Contracts for the S&P 500 rose 0.5% and those for the Nasdaq 100 rose 1% after the underlying indices fell on Thursday. Shares of Apple rose in late trading after the company beat revenue expectations and issued a bullish holiday forecast. Amazon rose 13% in extended trading after reporting its fastest cloud unit growth in nearly three years. Asian shares rose at the open with a 1% gain in the Nikkei index.
Aftermarket gains at Apple and Amazon offered investors a brief reprieve from a tough session for mega-cap techs, as doubts mounted over whether the massive AI spending will deliver returns. Meta Platforms Inc.’s 11% decline after $30 billion in bond sales weighed on U.S. benchmarks, halting a rally that has added $17 trillion in market value since April.
“None of this means that the AI bubble will burst and that we are on the cusp of a major stock market reversal,” says Matt Maley of Miller Tabak. “However, it does increase the chance that we will see a decline in the short term.”
Elsewhere, government bond yields held steady after rising across the curve. A gauge of the dollar fell after two straight days of progress.
Gold held on to gains to trade above the $4,000 per ounce level again. The yen rose after inflation accelerated in Tokyo. The moves came after a sell-off in several mega-caps dragged U.S. stocks lower on Thursday. Microsoft Corp. fell with disappointing results, while Nvidia Corp. fell when President Donald Trump said he had not spoken to Xi Jinping about approving sales of Blackwell chips to China. The biggest tech companies are betting on an AI future powered by massive data centers filled with whirring servers. As the staggering costs of this push come into clearer focus, Wall Street’s nerves are being tested.

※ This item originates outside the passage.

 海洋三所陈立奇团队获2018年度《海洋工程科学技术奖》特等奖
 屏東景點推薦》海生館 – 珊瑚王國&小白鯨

“The only conclusion investors can draw from big tech wins is evidence of which company can stay in the AI race the longest,” says David Trainer of New Constructs. “None of these companies can sustain this massive spending on AI forever, and so those who find a way to benefit first and most from AI will be the winners.”
The selling of U.S. Treasuries reflected Fed Chairman Jerome Powell’s warning that investors should temper expectations for a rate cut in December as U.S. policymakers grapple with the prospects for employment and inflation.
Fed officials voted 10-2 on Wednesday to cut the target range for the federal funds rate by a quarter of a percentage point. It was the second direct rate cut, but for the first time in six years there were disagreements in both directions, with one official advocating a larger cut and the other favoring keeping rates on hold.
The decision was aggressive “because moderates are pushing back,” said Andrew Brenner of NatAlliance Securities. If the Fed fails to cut again in December, investors should “expect fewer cuts next year” as “the bar for employment is raised,” he said.
On the trade front, Treasury Secretary Scott Bessent said he sees the US back at the negotiating table with China in a year. That came after Trump and Xi agreed at a historic summit Thursday to extend a truce, roll back export controls and reduce other trade barriers.
“The long-awaited US-China trade deal showed that both sides are willing to move on from recent escalations, but unwilling to retreat from longer-term competition,” said Paul Christopher of the Wells Fargo Investment Institute.